Are Manley and Simon crying for help, attention, something they can’t find offline or without widespread attention? They are not sociopaths like Derek Medina, the 31-year-old Florida man who posted a picture of his wife, Jennifer Alfonso's bloody splayed out on the kitchen floor to his Facebook feed with a note. "Im (sic) going to prison or death sentence for killing my wife love you guys miss you guys takecare (sic) Facebook people you will see me in the news," he wrote, according to investigators.
Then there’s Seattle humor writer Jane Lotter, who died last month of cancer, who wrote her own obit, which went viral and made The New York Times. “One of the few advantages of dying from Grade 3, Stage IIIC endometrial cancer, recurrent and metastasized to the liver and abdomen, is that you have time to write your own obituary,” she wrote, before dying at home alongside her husband and children, thanks to Washington’s Death with Dignity Act.
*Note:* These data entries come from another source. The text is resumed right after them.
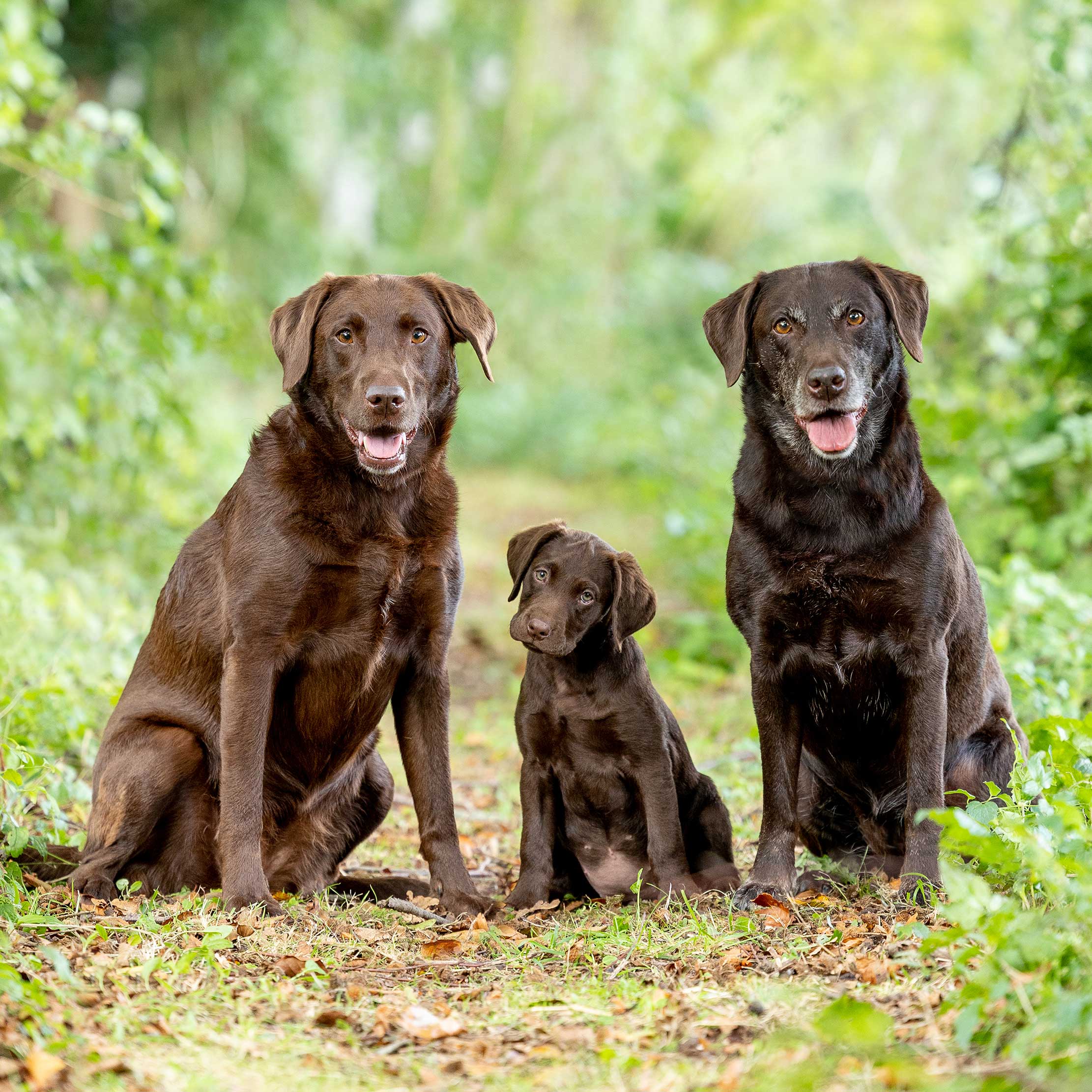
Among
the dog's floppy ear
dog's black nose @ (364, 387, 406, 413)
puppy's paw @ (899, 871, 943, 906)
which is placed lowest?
puppy's paw @ (899, 871, 943, 906)

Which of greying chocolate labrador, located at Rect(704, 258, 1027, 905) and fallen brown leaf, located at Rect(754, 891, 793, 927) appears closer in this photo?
fallen brown leaf, located at Rect(754, 891, 793, 927)

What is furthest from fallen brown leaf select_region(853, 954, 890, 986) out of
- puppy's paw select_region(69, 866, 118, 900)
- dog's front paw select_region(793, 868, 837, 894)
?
puppy's paw select_region(69, 866, 118, 900)

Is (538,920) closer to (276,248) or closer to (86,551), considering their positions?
(86,551)

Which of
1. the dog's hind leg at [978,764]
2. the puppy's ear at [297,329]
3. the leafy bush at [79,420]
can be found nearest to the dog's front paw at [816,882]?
the dog's hind leg at [978,764]

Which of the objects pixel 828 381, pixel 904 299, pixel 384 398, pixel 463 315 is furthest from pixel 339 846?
pixel 904 299

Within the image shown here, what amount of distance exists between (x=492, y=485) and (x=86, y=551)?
387 inches

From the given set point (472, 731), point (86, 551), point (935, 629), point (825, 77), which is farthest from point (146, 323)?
point (825, 77)

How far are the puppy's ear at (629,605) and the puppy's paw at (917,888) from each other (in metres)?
1.19

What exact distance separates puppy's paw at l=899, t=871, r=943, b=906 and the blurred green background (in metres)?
1.46

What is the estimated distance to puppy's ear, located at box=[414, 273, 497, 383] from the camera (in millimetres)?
4266

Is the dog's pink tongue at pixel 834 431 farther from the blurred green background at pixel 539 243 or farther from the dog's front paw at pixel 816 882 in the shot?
the blurred green background at pixel 539 243

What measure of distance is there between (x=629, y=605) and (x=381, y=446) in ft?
3.46

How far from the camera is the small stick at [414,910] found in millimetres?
4086

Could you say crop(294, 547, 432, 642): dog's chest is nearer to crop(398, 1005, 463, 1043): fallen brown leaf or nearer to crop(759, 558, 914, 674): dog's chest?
crop(759, 558, 914, 674): dog's chest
I grapple with social media in general, how to use it and why I am using it. I have to promote articles I write for my primary job both on Facebook and Twitter, and I use Facebook largely to post photos of my son and to watch my friends’ children grow up across the country and the world. I’m not sure I will ever understand why people use social media to gain massive attention for being among the first to expose the immediate impact of watching someone die, dealing with killing someone or themself. In a social universe, we become so much more isolated, relating less and less in what I consider a personal way. I fear this loss of real connections with people when we need them most is spurring a seismic shift in our society. I am also heartened that people recognize the need to reach out as a means for coping with traumatic experience, and hope it might eventually return to a world with where we can welcome people into our parlour, whatever that means.